Growing Marijuana In A Pot Can Be Easy, Follow Our Tips
A lack of nitrogen is the most common deficiency found in Marijuana plants. The first thing growers usually notice is that the leaves will turn a pale green. If the deficiency is not rectified, the leaves will turn yellow and then they will die. Nitrogen is easily mobile and can go anywhere in the plant, so the remaining nitrogen in the plant will move up the plant to help keep the new growth alive. As a result, growers will see the evidence first on the lower growth, moving inwards from the tips of the leaves. The overall growth of the plant may slow as well.
These are sure signs that your Marijuana plant is suffering from Nitrogen deficiency. However, the grower must be careful not to give the plant too much nitrogen in an attempt to compensate. If this turns out to be the case, the plant will begin to turn a darker green than normal, and the plant is more likely to become diseased and attract insects.
Nitrogen affects the amino acids and chlorophyll in the plant, and it also has an effect on photosynthesis. Nitrogen is essential for healthy tissue growth, so without nitrogen, your plants will be weak and stunted. Soluble or non-soluble nitrogen, such as urea, can be used to help stimulate the plant. Soluble nitrogen will be quickly absorbed by the roots, whereas non-soluble nitrogen will be broken down by the soil first. The quickest way to solve the issue of whether or not the plants will receive enough nitrogen is to check the fertilizers you use. They list the ingredients in order of what the highest amounts are, and if N (nitrogen) is first, you have little to worry about. Some of these fertilizers, however, release the nitrogen over a period of time, so it is important to still keep an eye on the plants.
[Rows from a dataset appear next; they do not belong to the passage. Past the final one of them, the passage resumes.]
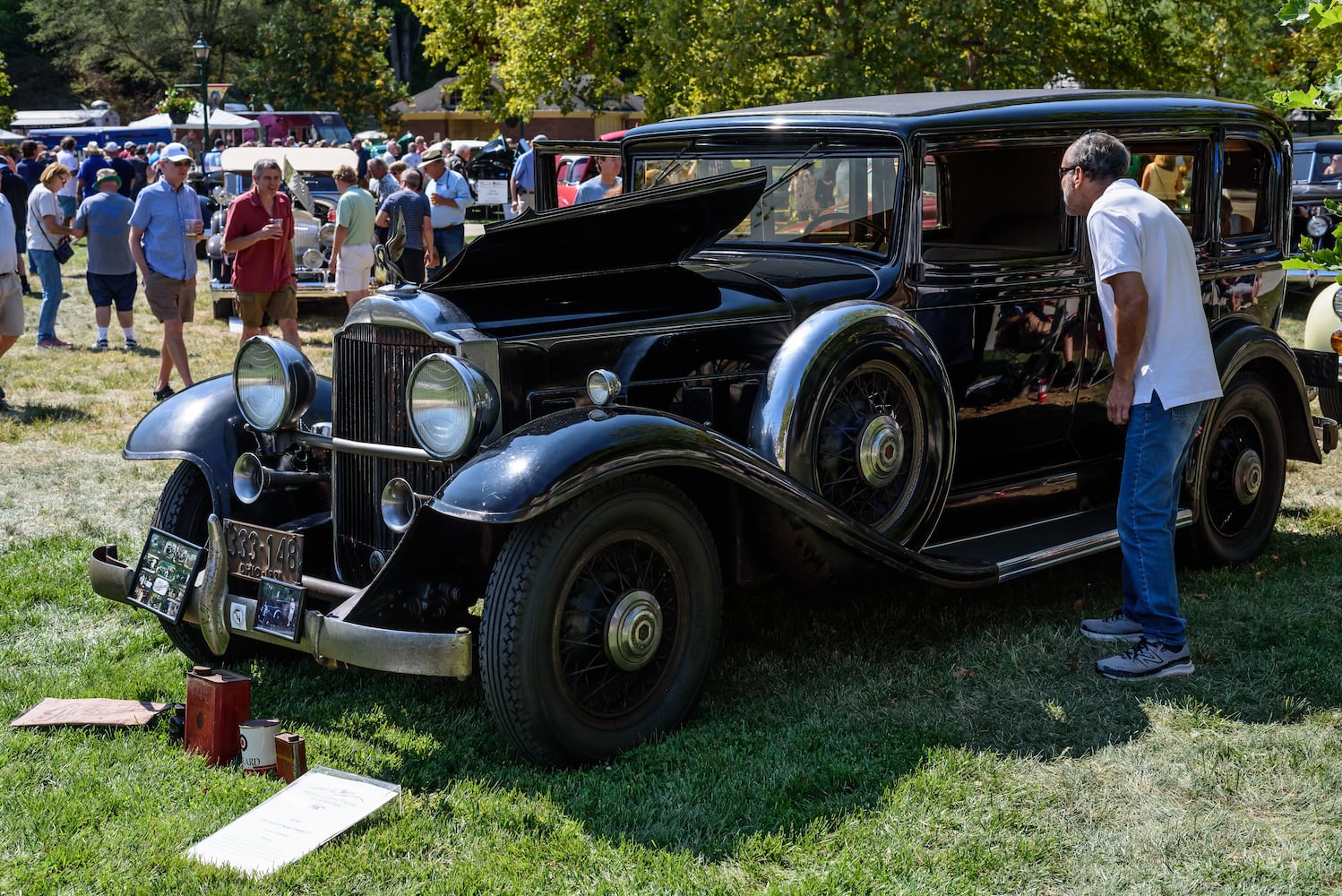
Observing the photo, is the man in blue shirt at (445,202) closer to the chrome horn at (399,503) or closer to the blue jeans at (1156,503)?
the chrome horn at (399,503)

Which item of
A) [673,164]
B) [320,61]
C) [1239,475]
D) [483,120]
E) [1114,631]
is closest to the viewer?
[1114,631]

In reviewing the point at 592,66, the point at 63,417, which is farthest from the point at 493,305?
the point at 592,66

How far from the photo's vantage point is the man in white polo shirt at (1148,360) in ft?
14.0

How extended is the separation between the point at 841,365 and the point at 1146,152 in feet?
6.75

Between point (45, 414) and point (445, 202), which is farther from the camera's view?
point (445, 202)

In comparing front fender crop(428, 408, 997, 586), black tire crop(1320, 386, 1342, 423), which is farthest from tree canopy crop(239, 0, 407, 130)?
front fender crop(428, 408, 997, 586)

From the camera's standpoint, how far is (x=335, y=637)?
141 inches

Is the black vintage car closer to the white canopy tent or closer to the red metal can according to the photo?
the red metal can

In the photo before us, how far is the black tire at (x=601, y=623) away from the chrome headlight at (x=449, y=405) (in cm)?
37

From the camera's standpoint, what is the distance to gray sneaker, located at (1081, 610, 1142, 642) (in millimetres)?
4676

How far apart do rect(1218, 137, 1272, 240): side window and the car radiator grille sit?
12.1 feet

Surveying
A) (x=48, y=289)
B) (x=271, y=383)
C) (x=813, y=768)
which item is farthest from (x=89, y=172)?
(x=813, y=768)

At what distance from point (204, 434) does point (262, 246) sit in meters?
5.49

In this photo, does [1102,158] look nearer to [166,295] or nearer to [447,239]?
[166,295]
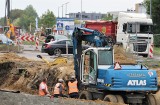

The vegetative growth stage is when a lack of nitrogen will affect the plant most and lessen the eventual yield. It is very important in this stage to be sure that the plants have no nitrogen deficiencies. Too much fertilization can cause harm as well, so you must be cautious.
As the plant begins to flower, nitrogen use begins to slow, as too much nitrogen can inhibit the flowering process. A small amount of nitrogen is still necessary, but flowering uses amino acids, which are increased by other nutrients (P and K). There are fertilizers that have a high amount of these nutrients as well, but it is important not to use them too early, or the flowers may be too small. A careful balance must be maintained. If changing fertilizers to encourage blooming, do so slowly, so that the growth does not begin to drop off from a lack of nitrogen. A 1:1 ratio for the first week is good, a 2:1 ratio for the second, 3:1 for the third, and after the third week, only the flowering fertilizer can be used without worrying too much. Still, keep a careful eye on the plants and be prepared to supplement if necessary.